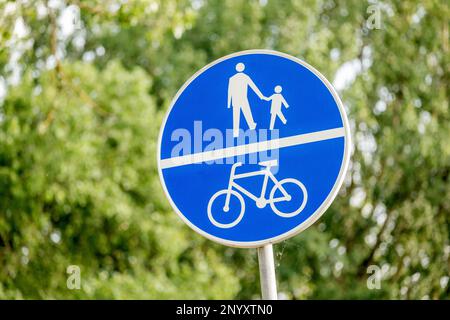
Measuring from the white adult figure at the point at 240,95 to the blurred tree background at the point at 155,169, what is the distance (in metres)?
9.95

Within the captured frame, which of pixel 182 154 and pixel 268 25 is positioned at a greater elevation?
pixel 268 25

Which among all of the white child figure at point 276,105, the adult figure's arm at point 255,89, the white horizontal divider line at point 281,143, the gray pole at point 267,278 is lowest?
the gray pole at point 267,278

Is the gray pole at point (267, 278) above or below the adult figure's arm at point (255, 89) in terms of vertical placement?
below

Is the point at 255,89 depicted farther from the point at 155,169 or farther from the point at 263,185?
the point at 155,169

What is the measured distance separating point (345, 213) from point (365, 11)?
13.8 ft

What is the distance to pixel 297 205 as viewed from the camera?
2.89 meters

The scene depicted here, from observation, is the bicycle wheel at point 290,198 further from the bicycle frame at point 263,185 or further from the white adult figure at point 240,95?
the white adult figure at point 240,95

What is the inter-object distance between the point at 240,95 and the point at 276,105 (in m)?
0.14

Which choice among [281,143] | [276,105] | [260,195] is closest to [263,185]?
[260,195]

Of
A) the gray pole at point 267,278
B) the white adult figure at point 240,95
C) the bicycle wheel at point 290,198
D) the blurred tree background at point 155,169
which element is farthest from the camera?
the blurred tree background at point 155,169

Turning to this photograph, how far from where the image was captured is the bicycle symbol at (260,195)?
9.52ft

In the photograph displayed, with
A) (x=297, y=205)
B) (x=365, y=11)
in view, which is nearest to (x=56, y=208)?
(x=365, y=11)

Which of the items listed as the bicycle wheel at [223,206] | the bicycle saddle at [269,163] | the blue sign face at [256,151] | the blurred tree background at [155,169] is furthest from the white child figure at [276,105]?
the blurred tree background at [155,169]
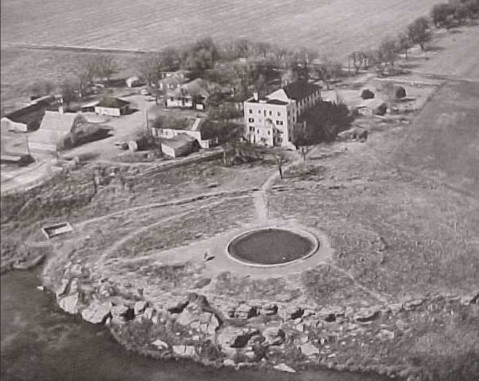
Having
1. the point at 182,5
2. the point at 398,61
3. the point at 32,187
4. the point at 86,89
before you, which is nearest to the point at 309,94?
the point at 398,61

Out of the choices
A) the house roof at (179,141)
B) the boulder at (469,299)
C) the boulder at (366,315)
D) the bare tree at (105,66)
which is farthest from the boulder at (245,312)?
the bare tree at (105,66)

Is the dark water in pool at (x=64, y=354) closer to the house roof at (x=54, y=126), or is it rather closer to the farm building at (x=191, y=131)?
the house roof at (x=54, y=126)

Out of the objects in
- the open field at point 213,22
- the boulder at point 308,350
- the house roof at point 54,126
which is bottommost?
the boulder at point 308,350

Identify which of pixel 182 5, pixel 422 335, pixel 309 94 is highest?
pixel 182 5

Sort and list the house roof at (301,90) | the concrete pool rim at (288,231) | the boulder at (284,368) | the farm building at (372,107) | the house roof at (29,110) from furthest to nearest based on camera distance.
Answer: the farm building at (372,107) → the house roof at (301,90) → the concrete pool rim at (288,231) → the boulder at (284,368) → the house roof at (29,110)

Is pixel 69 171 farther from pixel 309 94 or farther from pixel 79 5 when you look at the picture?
pixel 309 94

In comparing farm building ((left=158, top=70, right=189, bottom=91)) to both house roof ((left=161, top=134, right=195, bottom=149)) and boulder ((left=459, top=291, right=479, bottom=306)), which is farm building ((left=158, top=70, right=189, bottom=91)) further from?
boulder ((left=459, top=291, right=479, bottom=306))

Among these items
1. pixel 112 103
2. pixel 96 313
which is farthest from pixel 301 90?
pixel 96 313
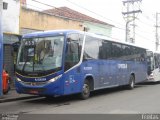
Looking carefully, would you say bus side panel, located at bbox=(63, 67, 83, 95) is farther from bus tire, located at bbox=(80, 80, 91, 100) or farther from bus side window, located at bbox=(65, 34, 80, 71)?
bus tire, located at bbox=(80, 80, 91, 100)

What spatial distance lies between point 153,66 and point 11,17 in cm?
1238

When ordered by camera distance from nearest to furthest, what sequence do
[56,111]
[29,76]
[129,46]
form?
[56,111] → [29,76] → [129,46]

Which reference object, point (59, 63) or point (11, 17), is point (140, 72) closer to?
point (11, 17)

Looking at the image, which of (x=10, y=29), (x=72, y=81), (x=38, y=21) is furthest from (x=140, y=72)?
(x=72, y=81)

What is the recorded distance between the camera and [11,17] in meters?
20.9

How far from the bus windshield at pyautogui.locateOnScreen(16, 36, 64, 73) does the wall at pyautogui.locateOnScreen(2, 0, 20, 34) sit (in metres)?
5.92

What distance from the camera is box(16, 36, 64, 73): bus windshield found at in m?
14.1

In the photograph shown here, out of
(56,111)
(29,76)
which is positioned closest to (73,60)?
(29,76)

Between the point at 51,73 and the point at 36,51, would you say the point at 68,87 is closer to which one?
the point at 51,73

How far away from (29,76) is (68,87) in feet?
5.39

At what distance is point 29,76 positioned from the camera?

________________________________________

[Problem description]:
Please set out each line of the records above as a numbered list, skipping blank lines and omitting the pictures.

[Answer to this problem]:
1. Measuring from the white adult figure at the point at 240,95 to the blurred tree background at the point at 155,169, what is the distance (in metres)?
2. 9.95
3. Within the captured frame, which of pixel 182 154 and pixel 268 25 is positioned at a greater elevation?
4. pixel 268 25
5. Which among all of the white child figure at point 276,105, the adult figure's arm at point 255,89, the white horizontal divider line at point 281,143, the gray pole at point 267,278 is lowest?
6. the gray pole at point 267,278
7. Is the gray pole at point (267, 278) above or below the adult figure's arm at point (255, 89) in terms of vertical placement?
8. below
9. Is the point at 255,89 depicted farther from the point at 155,169 or farther from the point at 263,185?
10. the point at 155,169
11. What is the measured distance separating point (345, 213) from point (365, 11)?
12. 13.8 ft
13. What is the distance to pixel 297 205 as viewed from the camera?
14. 2.89 meters
15. The scene depicted here, from observation, is the bicycle wheel at point 290,198 further from the bicycle frame at point 263,185 or further from the white adult figure at point 240,95?
16. the white adult figure at point 240,95
17. What is the inter-object distance between the point at 240,95 and the point at 276,105 (in m)?
18. 0.14
19. Which choice among [281,143] | [276,105] | [260,195] is closest to [263,185]?
20. [260,195]
21. Of
22. A) the gray pole at point 267,278
23. B) the white adult figure at point 240,95
24. C) the bicycle wheel at point 290,198
25. D) the blurred tree background at point 155,169
26. which element is farthest from the camera?
27. the blurred tree background at point 155,169
28. Turning to this photograph, how far from where the image was captured is the bicycle symbol at (260,195)?
29. 9.52ft
30. In the photograph displayed, with
31. A) (x=297, y=205)
32. B) (x=365, y=11)
33. in view, which is nearest to (x=56, y=208)?
34. (x=365, y=11)
35. Which of the items listed as the bicycle wheel at [223,206] | the bicycle saddle at [269,163] | the blue sign face at [256,151] | the blurred tree background at [155,169] is furthest from the white child figure at [276,105]?
36. the blurred tree background at [155,169]
37. Having
38. 1. the point at 182,5
39. 2. the point at 398,61
40. 3. the point at 32,187
41. 4. the point at 86,89
42. before you, which is nearest to the point at 309,94?
43. the point at 398,61
44. Out of the choices
45. A) the house roof at (179,141)
46. B) the boulder at (469,299)
47. C) the boulder at (366,315)
48. D) the bare tree at (105,66)
49. which is farthest from the boulder at (245,312)?
50. the bare tree at (105,66)
51. Is the dark water in pool at (x=64, y=354) closer to the house roof at (x=54, y=126), or is it rather closer to the farm building at (x=191, y=131)?
52. the house roof at (x=54, y=126)
53. Out of the objects in
54. - the open field at point 213,22
55. - the boulder at point 308,350
56. - the house roof at point 54,126
57. which is bottommost?
58. the boulder at point 308,350
59. Identify which of pixel 182 5, pixel 422 335, pixel 309 94 is highest?
60. pixel 182 5
61. Sort and list the house roof at (301,90) | the concrete pool rim at (288,231) | the boulder at (284,368) | the farm building at (372,107) | the house roof at (29,110) from furthest to nearest based on camera distance.
62. Answer: the farm building at (372,107) → the house roof at (301,90) → the concrete pool rim at (288,231) → the boulder at (284,368) → the house roof at (29,110)
63. Is pixel 69 171 farther from pixel 309 94 or farther from pixel 79 5 when you look at the picture?
64. pixel 309 94
65. In comparing farm building ((left=158, top=70, right=189, bottom=91)) to both house roof ((left=161, top=134, right=195, bottom=149)) and boulder ((left=459, top=291, right=479, bottom=306)), which is farm building ((left=158, top=70, right=189, bottom=91)) further from?
66. boulder ((left=459, top=291, right=479, bottom=306))
67. Among these items
68. 1. pixel 112 103
69. 2. pixel 96 313
70. which is farthest from pixel 301 90?
71. pixel 96 313
72. Looking carefully, would you say bus side panel, located at bbox=(63, 67, 83, 95) is farther from bus tire, located at bbox=(80, 80, 91, 100) or farther from bus side window, located at bbox=(65, 34, 80, 71)?
73. bus tire, located at bbox=(80, 80, 91, 100)
74. What spatial distance lies between point 153,66 and point 11,17 in cm?
75. 1238
76. When ordered by camera distance from nearest to furthest, what sequence do
77. [56,111]
78. [29,76]
79. [129,46]
80. form?
81. [56,111] → [29,76] → [129,46]
82. Which reference object, point (59, 63) or point (11, 17), is point (140, 72) closer to?
83. point (11, 17)
84. Looking at the image, which of (x=10, y=29), (x=72, y=81), (x=38, y=21) is furthest from (x=140, y=72)?
85. (x=72, y=81)
86. What is the recorded distance between the camera and [11,17] in meters?
87. 20.9
88. How far from the bus windshield at pyautogui.locateOnScreen(16, 36, 64, 73) does the wall at pyautogui.locateOnScreen(2, 0, 20, 34) sit (in metres)?
89. 5.92
90. What distance from the camera is box(16, 36, 64, 73): bus windshield found at in m?
91. 14.1
92. In the photograph shown here, out of
93. (56,111)
94. (29,76)
95. which is positioned closest to (73,60)?
96. (29,76)
97. Between the point at 51,73 and the point at 36,51, would you say the point at 68,87 is closer to which one?
98. the point at 51,73
99. How far away from (29,76) is (68,87) in feet?
100. 5.39
101. At what distance is point 29,76 positioned from the camera?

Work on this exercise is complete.